Я вернулся на улицу Варенн. Позвонил по телефону. Отправился в «Понт». Мы стали часто видеться. Обычно я ждал его на площади Лувра по вечерам, когда он кончал работать. Или же он заходил за мной к Костекеру, на улицу Риволи.
Двадцать седьмого мая я был приглашен к ним на ужин. Для детей я купил за бешеные деньга, разыскав с большим трудом (поиски эти заняли у меня два дня), дижонские пряники – улитку, золоченую курицу, святого Николая и веселую свинку. Дельфина, в бытность нашу в Пренуа, обожала дижонские пряники. Но сложнее всего оказалось раздобыть другой пряник – реймский ржаной, в виде колокола; такие пряники мой отец, оставшийся в душе роялистом, ставил превыше Господа Бога. Раздобыл я также банку смородинового желе без косточек, сделанного в Бар-ле-Дюк, присовокупив к нему баночку черничного варенья из Лалувеска. В данном случае я мог быть спокоен: мне было хорошо известно, что Сенесе любит и то и другое. Сам я терпеть не могу принимать и вручать подарки (а если уж совсем честно, то принимать не люблю еще больше, чем дарить) и считаю это одной из самых мерзких черт своего характера. В общем, скажу так: по моему мнению, подобная странность стоит в ряду отвратительнейших качеств человека и вполне характеризует его с плохой стороны. Я всегда с тоской жду, когда явится Gabenbringer,[112] и едва ангел-даритель, или Дед Мороз, или святой Николай выйдут за порог, заглядываю в комнату, вижу стол, заваленный подарками, и в отчаянии удираю подальше.

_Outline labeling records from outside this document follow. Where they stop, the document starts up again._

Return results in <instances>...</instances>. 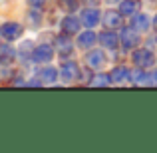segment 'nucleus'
<instances>
[{
	"mask_svg": "<svg viewBox=\"0 0 157 153\" xmlns=\"http://www.w3.org/2000/svg\"><path fill=\"white\" fill-rule=\"evenodd\" d=\"M0 32H2V36H4L6 40H16L20 34H22V26L8 22V24H4V26L0 28Z\"/></svg>",
	"mask_w": 157,
	"mask_h": 153,
	"instance_id": "nucleus-1",
	"label": "nucleus"
},
{
	"mask_svg": "<svg viewBox=\"0 0 157 153\" xmlns=\"http://www.w3.org/2000/svg\"><path fill=\"white\" fill-rule=\"evenodd\" d=\"M133 62L139 66V68H145V66H151V64H153V54H151L149 50H139V52H135V56H133Z\"/></svg>",
	"mask_w": 157,
	"mask_h": 153,
	"instance_id": "nucleus-2",
	"label": "nucleus"
},
{
	"mask_svg": "<svg viewBox=\"0 0 157 153\" xmlns=\"http://www.w3.org/2000/svg\"><path fill=\"white\" fill-rule=\"evenodd\" d=\"M98 20H100V12L94 10V8H88V10L82 12V24L84 26H96Z\"/></svg>",
	"mask_w": 157,
	"mask_h": 153,
	"instance_id": "nucleus-3",
	"label": "nucleus"
},
{
	"mask_svg": "<svg viewBox=\"0 0 157 153\" xmlns=\"http://www.w3.org/2000/svg\"><path fill=\"white\" fill-rule=\"evenodd\" d=\"M52 58V48L50 46H40L32 50V60L34 62H48Z\"/></svg>",
	"mask_w": 157,
	"mask_h": 153,
	"instance_id": "nucleus-4",
	"label": "nucleus"
},
{
	"mask_svg": "<svg viewBox=\"0 0 157 153\" xmlns=\"http://www.w3.org/2000/svg\"><path fill=\"white\" fill-rule=\"evenodd\" d=\"M139 8H141V0H125L121 4V8H119V12L123 16H129V14H135Z\"/></svg>",
	"mask_w": 157,
	"mask_h": 153,
	"instance_id": "nucleus-5",
	"label": "nucleus"
},
{
	"mask_svg": "<svg viewBox=\"0 0 157 153\" xmlns=\"http://www.w3.org/2000/svg\"><path fill=\"white\" fill-rule=\"evenodd\" d=\"M121 12H113V10H107L105 12V16H104V20H105V26H109V28H115V26H119L121 24Z\"/></svg>",
	"mask_w": 157,
	"mask_h": 153,
	"instance_id": "nucleus-6",
	"label": "nucleus"
},
{
	"mask_svg": "<svg viewBox=\"0 0 157 153\" xmlns=\"http://www.w3.org/2000/svg\"><path fill=\"white\" fill-rule=\"evenodd\" d=\"M98 40H100L105 48H115L117 46V36L111 34V32H101V34L98 36Z\"/></svg>",
	"mask_w": 157,
	"mask_h": 153,
	"instance_id": "nucleus-7",
	"label": "nucleus"
},
{
	"mask_svg": "<svg viewBox=\"0 0 157 153\" xmlns=\"http://www.w3.org/2000/svg\"><path fill=\"white\" fill-rule=\"evenodd\" d=\"M137 30L135 28H131V30H125L123 32V46L125 48H133L135 44H137Z\"/></svg>",
	"mask_w": 157,
	"mask_h": 153,
	"instance_id": "nucleus-8",
	"label": "nucleus"
},
{
	"mask_svg": "<svg viewBox=\"0 0 157 153\" xmlns=\"http://www.w3.org/2000/svg\"><path fill=\"white\" fill-rule=\"evenodd\" d=\"M62 72H64L62 76H64L66 82H72V80H76V78H78V66L70 62V64H66L64 68H62Z\"/></svg>",
	"mask_w": 157,
	"mask_h": 153,
	"instance_id": "nucleus-9",
	"label": "nucleus"
},
{
	"mask_svg": "<svg viewBox=\"0 0 157 153\" xmlns=\"http://www.w3.org/2000/svg\"><path fill=\"white\" fill-rule=\"evenodd\" d=\"M98 40V36L94 34V32H84V34H80V38H78V42H80L82 48H90L94 42Z\"/></svg>",
	"mask_w": 157,
	"mask_h": 153,
	"instance_id": "nucleus-10",
	"label": "nucleus"
},
{
	"mask_svg": "<svg viewBox=\"0 0 157 153\" xmlns=\"http://www.w3.org/2000/svg\"><path fill=\"white\" fill-rule=\"evenodd\" d=\"M127 74H129V72H127V68L119 66V68H115L113 72H111V80H113V82H123L125 78H129Z\"/></svg>",
	"mask_w": 157,
	"mask_h": 153,
	"instance_id": "nucleus-11",
	"label": "nucleus"
},
{
	"mask_svg": "<svg viewBox=\"0 0 157 153\" xmlns=\"http://www.w3.org/2000/svg\"><path fill=\"white\" fill-rule=\"evenodd\" d=\"M147 26H149V20H147L143 14H139V16L133 18V28L135 30H147Z\"/></svg>",
	"mask_w": 157,
	"mask_h": 153,
	"instance_id": "nucleus-12",
	"label": "nucleus"
},
{
	"mask_svg": "<svg viewBox=\"0 0 157 153\" xmlns=\"http://www.w3.org/2000/svg\"><path fill=\"white\" fill-rule=\"evenodd\" d=\"M78 26H80V22L76 18H66L64 20V32H68V34H74L78 30Z\"/></svg>",
	"mask_w": 157,
	"mask_h": 153,
	"instance_id": "nucleus-13",
	"label": "nucleus"
},
{
	"mask_svg": "<svg viewBox=\"0 0 157 153\" xmlns=\"http://www.w3.org/2000/svg\"><path fill=\"white\" fill-rule=\"evenodd\" d=\"M88 64L92 66V68H96V66H101V64H104V54H101V52H92V54H90Z\"/></svg>",
	"mask_w": 157,
	"mask_h": 153,
	"instance_id": "nucleus-14",
	"label": "nucleus"
},
{
	"mask_svg": "<svg viewBox=\"0 0 157 153\" xmlns=\"http://www.w3.org/2000/svg\"><path fill=\"white\" fill-rule=\"evenodd\" d=\"M4 56V62H12L14 60V50H12V48H8V46H0V58Z\"/></svg>",
	"mask_w": 157,
	"mask_h": 153,
	"instance_id": "nucleus-15",
	"label": "nucleus"
},
{
	"mask_svg": "<svg viewBox=\"0 0 157 153\" xmlns=\"http://www.w3.org/2000/svg\"><path fill=\"white\" fill-rule=\"evenodd\" d=\"M40 76H42L44 80H50V82H54V80H56V70H52V68L42 70V74H40Z\"/></svg>",
	"mask_w": 157,
	"mask_h": 153,
	"instance_id": "nucleus-16",
	"label": "nucleus"
},
{
	"mask_svg": "<svg viewBox=\"0 0 157 153\" xmlns=\"http://www.w3.org/2000/svg\"><path fill=\"white\" fill-rule=\"evenodd\" d=\"M58 46H60V50H62V54H72V44L68 42V40H66V44H64V40H60V42H58Z\"/></svg>",
	"mask_w": 157,
	"mask_h": 153,
	"instance_id": "nucleus-17",
	"label": "nucleus"
},
{
	"mask_svg": "<svg viewBox=\"0 0 157 153\" xmlns=\"http://www.w3.org/2000/svg\"><path fill=\"white\" fill-rule=\"evenodd\" d=\"M94 84H98V86H107V84H109V78H105V76H98L96 80H94Z\"/></svg>",
	"mask_w": 157,
	"mask_h": 153,
	"instance_id": "nucleus-18",
	"label": "nucleus"
},
{
	"mask_svg": "<svg viewBox=\"0 0 157 153\" xmlns=\"http://www.w3.org/2000/svg\"><path fill=\"white\" fill-rule=\"evenodd\" d=\"M62 4H64V6H68L70 10H76V8H78V2H76V0H62Z\"/></svg>",
	"mask_w": 157,
	"mask_h": 153,
	"instance_id": "nucleus-19",
	"label": "nucleus"
},
{
	"mask_svg": "<svg viewBox=\"0 0 157 153\" xmlns=\"http://www.w3.org/2000/svg\"><path fill=\"white\" fill-rule=\"evenodd\" d=\"M44 0H30V4H34V6H42Z\"/></svg>",
	"mask_w": 157,
	"mask_h": 153,
	"instance_id": "nucleus-20",
	"label": "nucleus"
},
{
	"mask_svg": "<svg viewBox=\"0 0 157 153\" xmlns=\"http://www.w3.org/2000/svg\"><path fill=\"white\" fill-rule=\"evenodd\" d=\"M155 28H157V16H155Z\"/></svg>",
	"mask_w": 157,
	"mask_h": 153,
	"instance_id": "nucleus-21",
	"label": "nucleus"
},
{
	"mask_svg": "<svg viewBox=\"0 0 157 153\" xmlns=\"http://www.w3.org/2000/svg\"><path fill=\"white\" fill-rule=\"evenodd\" d=\"M107 2H113V0H107Z\"/></svg>",
	"mask_w": 157,
	"mask_h": 153,
	"instance_id": "nucleus-22",
	"label": "nucleus"
}]
</instances>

Итак, я заявился на улицу Гинмэр в сильном смятении. Проезжавший автомобиль задел меня при переходе на другую сторону, и я упал на тротуар, моля Бога сохранить в целости банки со смородиновым желе без косточек и с черничным вареньем, которые вполне заслуживали этой милости. Я позвонил в дверь.
Квартира сияла неописуемой красотой и завидной роскошью. Более того, эти апартаменты были настолько великолепны, что зависть вполне могла вылиться в неугасающую ненависть. Хочу напомнить, что я пришел сюда из своей магдаленской студии. Просторный овальный салон выходил своими шестью окнами на улицу Гинмэр и в Люксембургский сад; стены другой гостиной, поменьше, были увешаны изумительными картинами и гравюрами. К счастью, камин был сложен из искусственного мрамора, и это позволяло ощутить жалость к хозяевам, вынужденным жить рядом с таким уродством.
Сенесе сам открыл дверь. Мадлен шла мне навстречу по коридору, она выглядела слегка смущенной. Невозможно было признать в ней былую тринадцатилетнюю девочку с обгрызенными ногтями и коленками в синяках. Высокая, белокурая, энергичная женщина. Она не смотрела мне в глаза.
«Добрый день, месье», – сказала она, глядя то на мои ноги, то на дверной порог.
Я поцеловал ее в щеку.
«Вы меня помните?» – спросила она.
Она все еще избегала встречаться со мной глазами. Трехлетний Шарль цеплялся за руку матери. Я расцеловал и его.
«Вы пьете аперитив до ужина? Хотите сполоснуть волынку?» – спросила Мадлен. Она по-прежнему глядела в сторону и держалась напряженно.
«Мадлен, делайте, как сочтете нужным».
Тут она наконец взглянула мне в глаза.
«Разве вы не помните?» – сказала она с упреком.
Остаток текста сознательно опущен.